POLECENIE -
Przepisz wszystkie poniższe pozycje wiernie, znak po znaku, bez żadnych zmian.

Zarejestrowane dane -
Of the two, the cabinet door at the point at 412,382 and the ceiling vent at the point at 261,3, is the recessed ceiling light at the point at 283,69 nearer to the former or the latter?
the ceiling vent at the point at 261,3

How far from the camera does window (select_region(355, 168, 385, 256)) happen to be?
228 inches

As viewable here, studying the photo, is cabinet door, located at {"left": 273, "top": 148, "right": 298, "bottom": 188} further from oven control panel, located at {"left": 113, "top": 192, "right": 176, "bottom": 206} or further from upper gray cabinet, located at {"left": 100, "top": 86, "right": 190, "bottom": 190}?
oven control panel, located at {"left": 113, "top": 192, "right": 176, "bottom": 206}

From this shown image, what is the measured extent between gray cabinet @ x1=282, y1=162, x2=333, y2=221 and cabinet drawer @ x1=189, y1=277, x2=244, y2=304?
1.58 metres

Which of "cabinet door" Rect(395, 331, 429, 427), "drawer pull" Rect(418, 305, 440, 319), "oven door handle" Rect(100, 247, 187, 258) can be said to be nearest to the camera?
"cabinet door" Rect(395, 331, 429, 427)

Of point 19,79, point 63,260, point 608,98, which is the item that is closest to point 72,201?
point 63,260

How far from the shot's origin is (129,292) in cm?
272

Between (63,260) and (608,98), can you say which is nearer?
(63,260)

ODPOWIEDŹ PISEMNA -
Of the two, the cabinet door at the point at 412,382 and the ceiling vent at the point at 261,3, is the recessed ceiling light at the point at 283,69 nearer to the former or the latter?
the ceiling vent at the point at 261,3

How far from the camera does window (select_region(355, 168, 385, 256)) happen to be?
228 inches

As viewable here, studying the photo, is cabinet door, located at {"left": 273, "top": 148, "right": 298, "bottom": 188} further from oven control panel, located at {"left": 113, "top": 192, "right": 176, "bottom": 206} or further from upper gray cabinet, located at {"left": 100, "top": 86, "right": 190, "bottom": 190}?
oven control panel, located at {"left": 113, "top": 192, "right": 176, "bottom": 206}

From this shown image, what is the measured extent between gray cabinet @ x1=282, y1=162, x2=333, y2=221 and cabinet drawer @ x1=189, y1=277, x2=244, y2=304?
1.58 metres

Which of "cabinet door" Rect(395, 331, 429, 427), "drawer pull" Rect(418, 305, 440, 319), "oven door handle" Rect(100, 247, 187, 258) can be said to be nearest to the camera?
"cabinet door" Rect(395, 331, 429, 427)

Of point 19,79, point 63,260, point 608,98, which is the item that is closest to point 72,201?
point 63,260

How far from the shot's origin is (129,292) in cm?
272

Between (63,260) and (608,98), can you say which is nearer?
(63,260)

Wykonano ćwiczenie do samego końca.